Text provided =>
* * *
She had told the police at the time that she had asked the boys if they knew the child. They had said they didn’t and she had told them he should have some attention for the visible bumps on his head. The boys had said they would take him to the police station, and they had walked away. In court, giving evidence, the two bumps had become ‘this huge big lump … this terrible lump’. She said she thought all three children were brothers. They had told her they were going home, and she had told them to hurry up, and show their mum the lump.

When Turner stood he immediately told the woman, please understand that in cross-examination, he was not suggesting she was anything other than truthful, but.… She denied telling the police she had asked the boys if they knew the child. She denied saying they had told her, no. She was sure one of them had said they were going home, and that she had told them to hurry up. Turner said her statement showed completely different words. That wasn’t what she had said, she said. But it was in the statement, and wasn’t the statement more likely to be correct? How do you mean? Wasn’t it more likely to be right because it was taken nearer the time? No, said the woman. The judge asked why not. ‘Because I didn’t say that to them.’ It was made clear that she had signed the statement as a true and accurate record of what she had said. She had even signed one or two small alterations. Still, standing there in the witness box, she would not concede the original description of her encounter.

Brian Walsh followed David Turner and fared no better. He even offered the woman a way out: perhaps she had confused her own statement with that of her friend, who had also been a witness. Was that an explanation? ‘No, I don’t think so.’

All the Crown QC, Henriques, had to do was guide the witnesses through their evidence-in-chief. It was the defence who had the problem. They were doing well if they could hold the witnesses to their original police statements. The problem, it gradually became apparent, was that there was no defence to speak of. Walsh and Turner could emphasise the minor role of their own defendant in these various encounters, and emphasise the major role of the other defendant. They had little else to work with.
* * *
What to work on =>
- 1) Reproduce the trial passage starting with "Brian Walsh followed" and going on through "to work with.", substituting "defense" for every "defence".
- 2) Shorten the paragraph of the trial passage that begins "Brian Walsh followed David Turner", keeping its main facts.
- 3) Write the next part of the trial passage, picking up after its final sentence.
* * *
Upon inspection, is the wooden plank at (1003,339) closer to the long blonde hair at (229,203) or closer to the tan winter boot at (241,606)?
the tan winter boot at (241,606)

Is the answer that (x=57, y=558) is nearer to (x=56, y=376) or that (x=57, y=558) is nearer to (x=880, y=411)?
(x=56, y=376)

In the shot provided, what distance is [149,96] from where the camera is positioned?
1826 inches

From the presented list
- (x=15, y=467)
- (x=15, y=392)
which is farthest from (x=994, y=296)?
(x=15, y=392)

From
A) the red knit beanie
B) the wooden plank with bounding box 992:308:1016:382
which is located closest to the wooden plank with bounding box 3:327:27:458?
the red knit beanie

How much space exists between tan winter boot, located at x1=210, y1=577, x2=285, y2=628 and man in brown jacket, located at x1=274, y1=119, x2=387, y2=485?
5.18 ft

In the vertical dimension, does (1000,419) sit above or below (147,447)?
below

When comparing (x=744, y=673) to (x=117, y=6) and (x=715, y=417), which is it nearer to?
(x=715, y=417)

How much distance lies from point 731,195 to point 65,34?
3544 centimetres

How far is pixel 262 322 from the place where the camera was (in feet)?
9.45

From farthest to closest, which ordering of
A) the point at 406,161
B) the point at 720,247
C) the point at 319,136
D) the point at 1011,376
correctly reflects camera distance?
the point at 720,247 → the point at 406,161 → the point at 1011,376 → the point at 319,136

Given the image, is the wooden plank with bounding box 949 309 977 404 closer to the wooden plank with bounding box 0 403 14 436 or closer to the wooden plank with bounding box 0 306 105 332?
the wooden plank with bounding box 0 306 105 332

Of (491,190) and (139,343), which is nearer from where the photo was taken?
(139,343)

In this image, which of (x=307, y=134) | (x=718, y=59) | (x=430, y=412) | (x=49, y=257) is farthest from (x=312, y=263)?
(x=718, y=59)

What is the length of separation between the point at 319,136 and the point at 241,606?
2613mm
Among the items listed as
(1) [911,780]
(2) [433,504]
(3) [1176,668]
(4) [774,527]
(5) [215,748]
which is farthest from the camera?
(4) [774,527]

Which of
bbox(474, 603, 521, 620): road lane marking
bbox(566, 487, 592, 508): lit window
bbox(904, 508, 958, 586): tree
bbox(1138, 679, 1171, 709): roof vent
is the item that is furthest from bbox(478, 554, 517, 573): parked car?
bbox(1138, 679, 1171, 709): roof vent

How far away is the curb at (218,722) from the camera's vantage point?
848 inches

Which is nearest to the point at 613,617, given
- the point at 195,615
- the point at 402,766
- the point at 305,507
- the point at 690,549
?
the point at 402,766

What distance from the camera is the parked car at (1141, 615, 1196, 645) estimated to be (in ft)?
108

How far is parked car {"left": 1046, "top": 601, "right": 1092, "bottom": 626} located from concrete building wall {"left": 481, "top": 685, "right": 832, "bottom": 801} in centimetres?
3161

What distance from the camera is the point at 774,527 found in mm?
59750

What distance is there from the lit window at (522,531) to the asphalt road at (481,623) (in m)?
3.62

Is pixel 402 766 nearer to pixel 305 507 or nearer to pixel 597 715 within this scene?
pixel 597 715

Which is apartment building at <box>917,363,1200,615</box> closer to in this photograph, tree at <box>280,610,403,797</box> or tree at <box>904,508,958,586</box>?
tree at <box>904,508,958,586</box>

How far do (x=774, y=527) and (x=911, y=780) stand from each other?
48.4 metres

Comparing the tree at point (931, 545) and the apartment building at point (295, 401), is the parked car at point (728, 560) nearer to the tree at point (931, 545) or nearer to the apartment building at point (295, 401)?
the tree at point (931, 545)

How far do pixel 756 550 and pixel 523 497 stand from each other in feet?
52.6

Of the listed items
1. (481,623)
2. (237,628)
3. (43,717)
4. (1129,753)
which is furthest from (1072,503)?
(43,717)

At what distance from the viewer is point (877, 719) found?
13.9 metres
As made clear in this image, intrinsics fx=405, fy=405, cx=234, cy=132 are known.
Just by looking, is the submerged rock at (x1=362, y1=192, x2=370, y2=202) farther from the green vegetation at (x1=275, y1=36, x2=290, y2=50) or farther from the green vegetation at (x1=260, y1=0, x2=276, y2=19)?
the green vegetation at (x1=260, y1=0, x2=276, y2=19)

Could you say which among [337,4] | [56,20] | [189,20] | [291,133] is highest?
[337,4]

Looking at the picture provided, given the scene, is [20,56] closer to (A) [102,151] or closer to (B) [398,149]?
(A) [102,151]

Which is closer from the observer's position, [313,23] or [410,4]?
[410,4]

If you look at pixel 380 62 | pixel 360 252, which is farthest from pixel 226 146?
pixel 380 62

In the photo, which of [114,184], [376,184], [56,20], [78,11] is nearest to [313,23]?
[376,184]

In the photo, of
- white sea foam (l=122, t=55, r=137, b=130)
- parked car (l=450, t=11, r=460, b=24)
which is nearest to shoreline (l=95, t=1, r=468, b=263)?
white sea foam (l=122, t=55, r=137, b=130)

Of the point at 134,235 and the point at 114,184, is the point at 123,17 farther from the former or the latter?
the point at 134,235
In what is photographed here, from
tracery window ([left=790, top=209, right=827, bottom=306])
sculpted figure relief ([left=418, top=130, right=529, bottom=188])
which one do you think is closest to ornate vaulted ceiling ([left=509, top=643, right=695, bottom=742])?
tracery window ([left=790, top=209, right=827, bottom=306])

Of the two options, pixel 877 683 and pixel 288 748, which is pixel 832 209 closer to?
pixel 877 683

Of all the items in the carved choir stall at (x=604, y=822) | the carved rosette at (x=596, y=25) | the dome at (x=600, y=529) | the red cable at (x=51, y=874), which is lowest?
* * *
Replies =>
- 1)
Brian Walsh followed David Turner and fared no better. He even offered the woman a way out: perhaps she had confused her own statement with that of her friend, who had also been a witness. Was that an explanation? ‘No, I don’t think so.’

All the Crown QC, Henriques, had to do was guide the witnesses through their evidence-in-chief. It was the defense who had the problem. They were doing well if they could hold the witnesses to their original police statements. The problem, it gradually became apparent, was that there was no defense to speak of. Walsh and Turner could emphasise the minor role of their own defendant in these various encounters, and emphasise the major role of the other defendant. They had little else to work with.

- 2) Brian Walsh, following David Turner, did no better. He suggested the woman might have mixed up her statement with that of her friend, another witness, but she rejected that explanation.

- 3)
After only a handful of positive identifications among the many witnesses, Bobby and Jon were rarely referred to by name in the court. Bobby was the short one, the chubby one, the round-faced one, the one in the black anorak, the one with the skinhead haircut, the one with the skinhead haircut that was beginning to grow out, as several witnesses described it, showing careful attention to hair style. Jon was the taller one,
the one with the longer hair, the one wearing the beige or mustard-coloured anorak. Sometimes the descriptions became muddled. It didn’t seem to matter very much.

No one spoke to the boys. Apart from brief, whispered exchanges with their case workers or their lawyers – ‘How many more witnesses are there, Mr Walsh?’ Jon could be heard to ask – they seemed to be taking no part in the proceedings. Between the first and last days of the trial, not a single word uttered in court was addressed to them. It was difficult to believe that they could concentrate on, or understand, more than a tiny proportion of what was going on around them. Their understanding did not seem to be a priority of the court. The abstract descriptions of the boys by the witnesses only reinforced the idea that they weren’t actually there, or need not, or should not, have been there, as child participants in an adult ritual.

Don’t be surprised to see men with red noses juggling balls in the court, someone said. It was not just the presence of the media that created a circus-like atmosphere. It was the men – they were all men – in wigs and gowns, the formality and theatricality of the language and the procedure.

The family of James Bulger had a right to expect, and to see justice. Retribution for the killing was an important component of the ritual, but it was not the only, nor even the major consideration. It was hard to square the desire for due process, the playing out of the full majesty of the law, with the ages of the two boys in the dock.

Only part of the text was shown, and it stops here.